Il pencha la tête sur le côté.
– Ah… Et ce soir ?
– Chez moi, encore.
– Le déménagement ?
– Il n’y a plus de déménagement.
J’avalai une grande rasade de vin pour me donner une contenance. Puis je saisis mon meilleur moyen de fuite – mes cigarettes – et sortis fumer. Félix, aussi drogué que moi, ne tarda pas à me suivre. Il s’appuya à la devanture et ricana.
– Putain ! Je n’aurais jamais cru que tu le ferais…
Je posai la tête sur son épaule, lasse tout à coup. Épuisée par mes interrogations incessantes, cette décision qui me demandait un courage monstrueux, qui remettait ma vie en question, épuisée aussi et surtout par le manque d’Edward et de Declan, après seulement vingt-quatre heures de séparation.
– Nous revoilà en tête à tête, ajouta-t-il. C’est un mec bien, tu aurais pu être heureuse avec lui…
– Je sais…
– Enfin, je ne veux pas dire mais… t’as quand même l’air con, maintenant !
Je me redressai et me campai sur mes pieds en face de lui.
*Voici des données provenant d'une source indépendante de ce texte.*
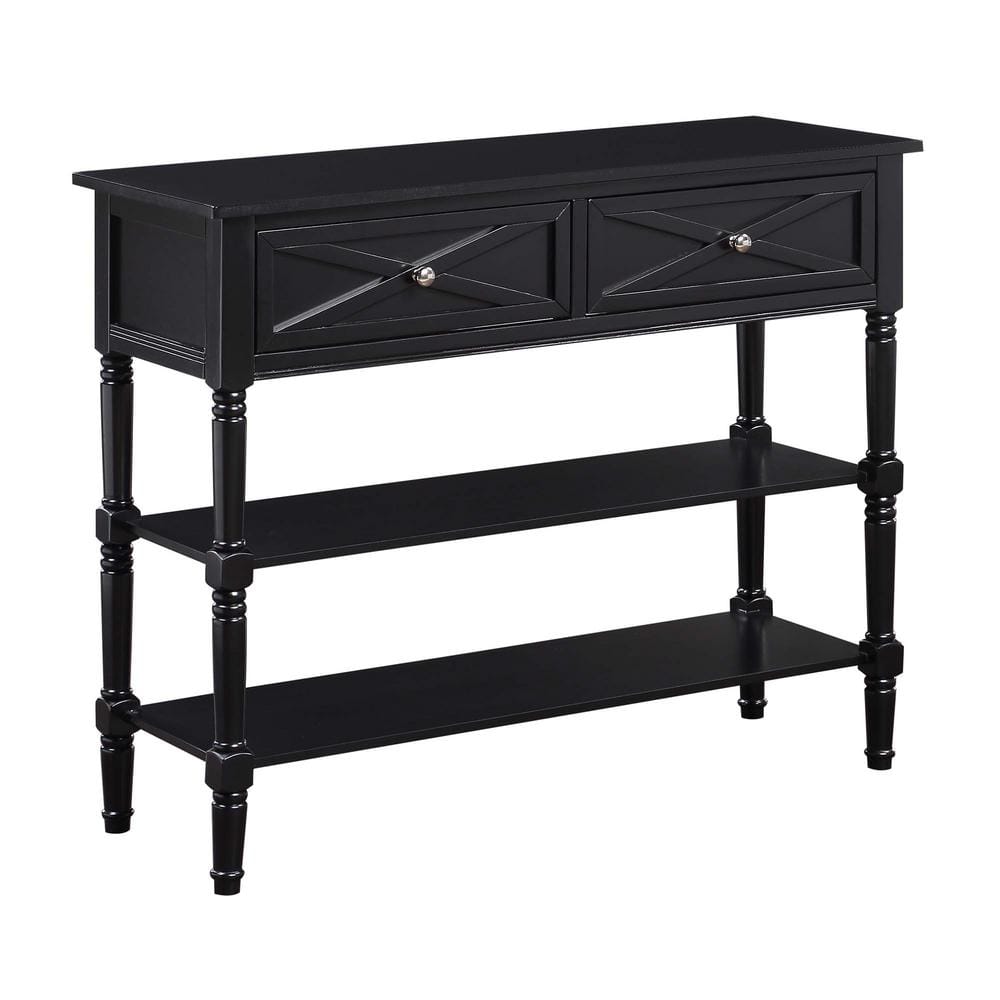 Country Oxford Black 2-Drawer Console Table with Farmhouse Charm
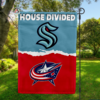 Seattle Kraken vs Columbus Blue Jackets House Divided Flag, NHL House Divided Flag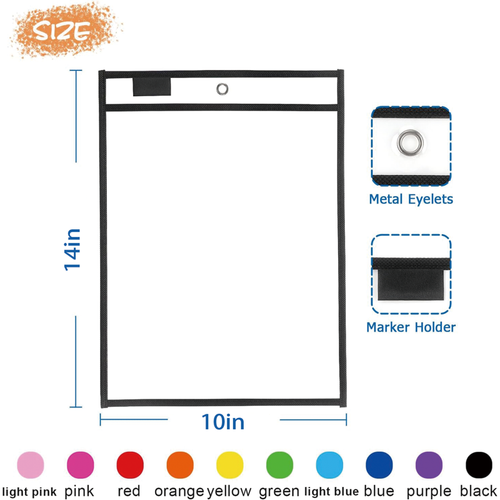 10 Pack Reusable Dry Erase Sleeves 10x14 Inch Clear Plastic Ticket Holders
Il trouvait le moyen de rire ! Il fallait qu’il se méfie, mon humeur n’avait rien de stable.
– Je peux savoir en quoi j’ai l’air con ?
– Tu as deux types qui t’aiment, dont un que tu as dans la peau, et tu es toute seule. Tu as tout perdu dans l’affaire, ça ne rime à rien. Tu vas faire quoi maintenant ? Te morfondre dans ton café ?
Attendre un troisième gus pour te sauver des autres ?
Félix n’avait pas idée de ce qu’il venait de provoquer. Pour commencer, je lui devais la paix, j’étais calme tout à coup, en accord avec moi-même. Ensuite, en disant tout haut ce que je pensais tout bas, il m’avait donné ma réponse. Je ne perdrais pas une seconde fois ma famille.